Bisher ist es für die Armenier im aktuellen Karabach-Konflikt tatsächlich blöd gelaufen, was hatten die Nachfahren des sagenumwobenen Stammvaters »Hayk«, der älter ist als jeder »Tuisco« oder cheruskische Hermann. den islamistischen Horden auch schon entgegenzusetzen? Ausgerechnet von den Russen, diesem minderwertigen slawischen Volk mussten sie sich retten lassen. Für die österreichischen Rechten, ob für die Prolos oder die Mitglieder der Inneren Partei ist das naturgemäß ein Skandal und ein weiterer Hinweis auf den Untergang des Abendlandes, der nicht mehr nur bevorsteht, sondern längst im Gange ist – groteskerweise haben sich jetzt auch ein paar fundamentalistische Opus-Dei-Jünger und konservative Anthroposophen hinzugesellt. Derselben Meinung sind sogar die von den arischen Rechten unter ihre Fittiche genommenen Kleinslawen (Tschechen, Polen etc.), die ja auch ihre Probleme mit den großslawischen Russen hatten und haben und als nationale Entität ebenso kleindimensioniert sind wie die Armenier, die am äußersten Rand, an der vordersten Front des untergehenden Abendlandes gerade noch existieren. So ist der Existenzkampf der ur- oder proto-arischen Armenier ein Fanal und exemplarisch für die rechtsintellektuellen Internationalisten unter den hanebüchenen und viel zu kurz zum Beispiel gegen Kanzler Kurz denkenden Simmeringer Prolos.
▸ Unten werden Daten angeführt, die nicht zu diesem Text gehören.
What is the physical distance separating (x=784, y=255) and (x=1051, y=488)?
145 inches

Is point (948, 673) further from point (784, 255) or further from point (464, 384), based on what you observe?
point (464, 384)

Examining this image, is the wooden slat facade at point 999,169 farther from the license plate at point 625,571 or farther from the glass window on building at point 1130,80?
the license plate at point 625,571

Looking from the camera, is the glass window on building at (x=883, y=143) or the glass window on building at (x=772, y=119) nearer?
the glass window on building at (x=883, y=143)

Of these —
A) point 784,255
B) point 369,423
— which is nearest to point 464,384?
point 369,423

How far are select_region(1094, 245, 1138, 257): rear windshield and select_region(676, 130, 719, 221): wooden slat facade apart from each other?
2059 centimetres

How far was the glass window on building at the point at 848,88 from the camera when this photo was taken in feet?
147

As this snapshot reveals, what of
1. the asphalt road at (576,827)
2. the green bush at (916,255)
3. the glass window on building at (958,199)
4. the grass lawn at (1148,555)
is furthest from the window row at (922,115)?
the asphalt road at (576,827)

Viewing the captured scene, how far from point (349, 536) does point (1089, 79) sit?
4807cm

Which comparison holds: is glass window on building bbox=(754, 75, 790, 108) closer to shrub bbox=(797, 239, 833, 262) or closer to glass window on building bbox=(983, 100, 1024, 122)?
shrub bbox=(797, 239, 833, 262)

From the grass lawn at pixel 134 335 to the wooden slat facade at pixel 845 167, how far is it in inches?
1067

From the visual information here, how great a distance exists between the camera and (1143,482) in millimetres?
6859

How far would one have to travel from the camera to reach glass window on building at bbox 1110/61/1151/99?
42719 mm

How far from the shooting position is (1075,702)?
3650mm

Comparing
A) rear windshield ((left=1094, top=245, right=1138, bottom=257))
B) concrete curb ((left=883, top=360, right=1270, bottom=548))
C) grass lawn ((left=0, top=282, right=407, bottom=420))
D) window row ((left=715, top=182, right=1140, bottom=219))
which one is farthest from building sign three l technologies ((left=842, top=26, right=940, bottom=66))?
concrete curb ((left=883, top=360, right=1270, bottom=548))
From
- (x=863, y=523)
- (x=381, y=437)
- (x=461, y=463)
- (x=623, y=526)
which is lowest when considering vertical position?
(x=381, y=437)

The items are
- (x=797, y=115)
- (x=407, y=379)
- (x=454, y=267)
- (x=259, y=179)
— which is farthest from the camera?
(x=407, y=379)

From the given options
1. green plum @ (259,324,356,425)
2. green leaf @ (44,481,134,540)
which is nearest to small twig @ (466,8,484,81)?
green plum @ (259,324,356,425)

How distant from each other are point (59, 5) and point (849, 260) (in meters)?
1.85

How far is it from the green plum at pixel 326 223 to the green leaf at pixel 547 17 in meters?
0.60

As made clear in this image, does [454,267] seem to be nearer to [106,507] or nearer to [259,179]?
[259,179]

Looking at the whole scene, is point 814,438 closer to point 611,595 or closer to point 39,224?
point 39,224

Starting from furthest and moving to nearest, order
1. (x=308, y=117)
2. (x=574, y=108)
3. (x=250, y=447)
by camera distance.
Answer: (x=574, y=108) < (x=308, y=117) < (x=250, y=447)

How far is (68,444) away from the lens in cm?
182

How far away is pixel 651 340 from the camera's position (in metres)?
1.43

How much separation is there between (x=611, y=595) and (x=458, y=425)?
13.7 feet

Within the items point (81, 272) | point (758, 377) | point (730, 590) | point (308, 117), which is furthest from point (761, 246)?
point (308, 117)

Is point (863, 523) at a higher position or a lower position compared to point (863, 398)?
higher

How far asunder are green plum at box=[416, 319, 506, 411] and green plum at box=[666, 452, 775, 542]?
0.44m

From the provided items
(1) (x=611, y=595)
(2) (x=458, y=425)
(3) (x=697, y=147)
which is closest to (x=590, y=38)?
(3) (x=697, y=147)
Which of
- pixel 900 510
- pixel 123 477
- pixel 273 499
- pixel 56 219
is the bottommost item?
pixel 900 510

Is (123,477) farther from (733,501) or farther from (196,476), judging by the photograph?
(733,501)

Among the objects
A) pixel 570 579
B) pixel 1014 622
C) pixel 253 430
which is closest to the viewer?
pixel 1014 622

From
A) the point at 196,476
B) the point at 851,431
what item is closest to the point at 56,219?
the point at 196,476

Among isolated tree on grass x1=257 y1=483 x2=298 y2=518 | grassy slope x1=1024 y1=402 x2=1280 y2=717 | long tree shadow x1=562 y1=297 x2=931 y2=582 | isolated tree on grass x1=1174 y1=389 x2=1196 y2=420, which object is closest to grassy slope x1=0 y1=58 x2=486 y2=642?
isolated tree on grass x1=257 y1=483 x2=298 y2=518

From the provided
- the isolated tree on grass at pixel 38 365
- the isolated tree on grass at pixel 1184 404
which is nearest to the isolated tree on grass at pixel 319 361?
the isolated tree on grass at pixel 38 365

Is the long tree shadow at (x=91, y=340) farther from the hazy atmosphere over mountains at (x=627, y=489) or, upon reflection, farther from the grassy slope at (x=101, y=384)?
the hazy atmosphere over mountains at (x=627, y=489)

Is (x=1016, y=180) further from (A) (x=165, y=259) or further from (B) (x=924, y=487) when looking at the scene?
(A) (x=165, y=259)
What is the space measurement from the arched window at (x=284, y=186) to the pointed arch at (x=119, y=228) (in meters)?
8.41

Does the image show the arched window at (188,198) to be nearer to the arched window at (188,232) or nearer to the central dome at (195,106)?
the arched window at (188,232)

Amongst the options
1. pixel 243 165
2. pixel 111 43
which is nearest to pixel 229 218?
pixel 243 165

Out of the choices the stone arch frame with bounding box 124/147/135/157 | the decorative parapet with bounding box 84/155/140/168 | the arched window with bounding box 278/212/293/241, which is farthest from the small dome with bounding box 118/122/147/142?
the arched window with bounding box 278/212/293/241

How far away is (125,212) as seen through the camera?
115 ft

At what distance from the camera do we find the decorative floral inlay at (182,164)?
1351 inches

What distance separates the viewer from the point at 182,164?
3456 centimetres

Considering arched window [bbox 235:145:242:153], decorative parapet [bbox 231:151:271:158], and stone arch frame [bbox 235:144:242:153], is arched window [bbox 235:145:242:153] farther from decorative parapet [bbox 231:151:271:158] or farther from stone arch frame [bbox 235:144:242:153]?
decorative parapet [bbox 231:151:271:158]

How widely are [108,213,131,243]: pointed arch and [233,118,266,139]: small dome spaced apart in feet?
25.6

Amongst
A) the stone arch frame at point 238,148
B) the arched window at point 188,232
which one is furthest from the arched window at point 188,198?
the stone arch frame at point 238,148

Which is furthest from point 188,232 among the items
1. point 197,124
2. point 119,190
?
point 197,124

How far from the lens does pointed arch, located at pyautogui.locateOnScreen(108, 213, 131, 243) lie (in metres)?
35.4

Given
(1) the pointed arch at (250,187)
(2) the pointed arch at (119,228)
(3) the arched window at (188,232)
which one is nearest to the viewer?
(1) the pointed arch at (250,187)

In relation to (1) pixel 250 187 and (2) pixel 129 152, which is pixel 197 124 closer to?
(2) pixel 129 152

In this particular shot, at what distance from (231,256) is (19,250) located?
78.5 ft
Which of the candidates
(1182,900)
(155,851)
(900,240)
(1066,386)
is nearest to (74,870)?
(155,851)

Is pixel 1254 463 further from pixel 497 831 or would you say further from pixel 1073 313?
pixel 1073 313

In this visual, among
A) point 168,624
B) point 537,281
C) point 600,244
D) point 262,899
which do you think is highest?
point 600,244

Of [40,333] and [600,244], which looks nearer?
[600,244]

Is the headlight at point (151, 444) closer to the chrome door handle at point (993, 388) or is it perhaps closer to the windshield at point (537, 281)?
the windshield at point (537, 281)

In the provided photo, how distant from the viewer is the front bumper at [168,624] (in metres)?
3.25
Der Feind des Abendlandes ist eben nicht ein scheinheiliger christlich-sozialer Bundeskanzler mitten im Stimmbruch (O-Ton in Burschenschafterkreisen), der Feind, in größeren Dimensionen gedacht, ist der menschen- und kulturverachtende Islamismus. Schön und gut, das mag wohl stimmen, der islamistische Stumpfsinn ist ja im wahrsten Sinn des Wortes tödlich. Was aber wird von den rechten Recken oder den listigeren Denksportlern und Rhetorik-Freaks als Alternative angeboten? Offizielle Vertreter der AfD bieten den Armeniern Söldnerkontingente an und beteiligen sich an der chauvinistischen Aufrüstung der vom Christentum verweichlichten Blutsbrüder im heiligen »Haystan«, dem Land des Hayk. Der Vorteil ist, und das beruhigt auch die Prolos in Simmering, dass ihre Führer und Vordenker, selbst die aus kleinslawischem Geblüt (Hojac, Nawratil und wie sie alle heißen), immer recht haben, und das kommt ja, gemäß dem Hausfrauenverstand der Corona-Revoluzzer, eben von »Rechts«. Hinzu kommt, fast nebenbei, dass man mit dem Stichwort »Türkenbelagerung« bei den Armeniern in offenen Wunden rührt. Somit können sie sich der ritterlichen Faschisten oder Austrofaschisten kaum erwehren, die sie nach ihrer Façon retten wollen.
Bevor diese rassistischen, zum Teil mafiösen Strömungen höhere Wellen zu schlagen begonnen hatten, in der ersten Zeit der von der Sowjetunion unabhängig gewordenen Republik ab 1990, hatte eine ausgleichende Nachbarschaftspolitik auf vernünftiger wirtschaftspolitischer Basis für Armenier in dieser sensiblen Kaukasus-Region ganz gut zu funktionieren begonnen. Die deutschen Kreuzritter mit ihrer Simmeringer Rhetorik kippen aber dann doch – »Gott sei Dank« – oft wieder ins Lächerliche und fallen immer wieder von ihren deutschen Hengsten und Stuten. Die Armenier haben schon vieles mit Stolz und Witz überlebt, hoffentlich auch den Ansturm des ritterlichen Stumpfsinns aus dem christlichen Abendland. Immerhin gehört die Heilige Corona als Patronin des Geldes, der Metzger und Schatzgräber ja der ganzen Christenheit.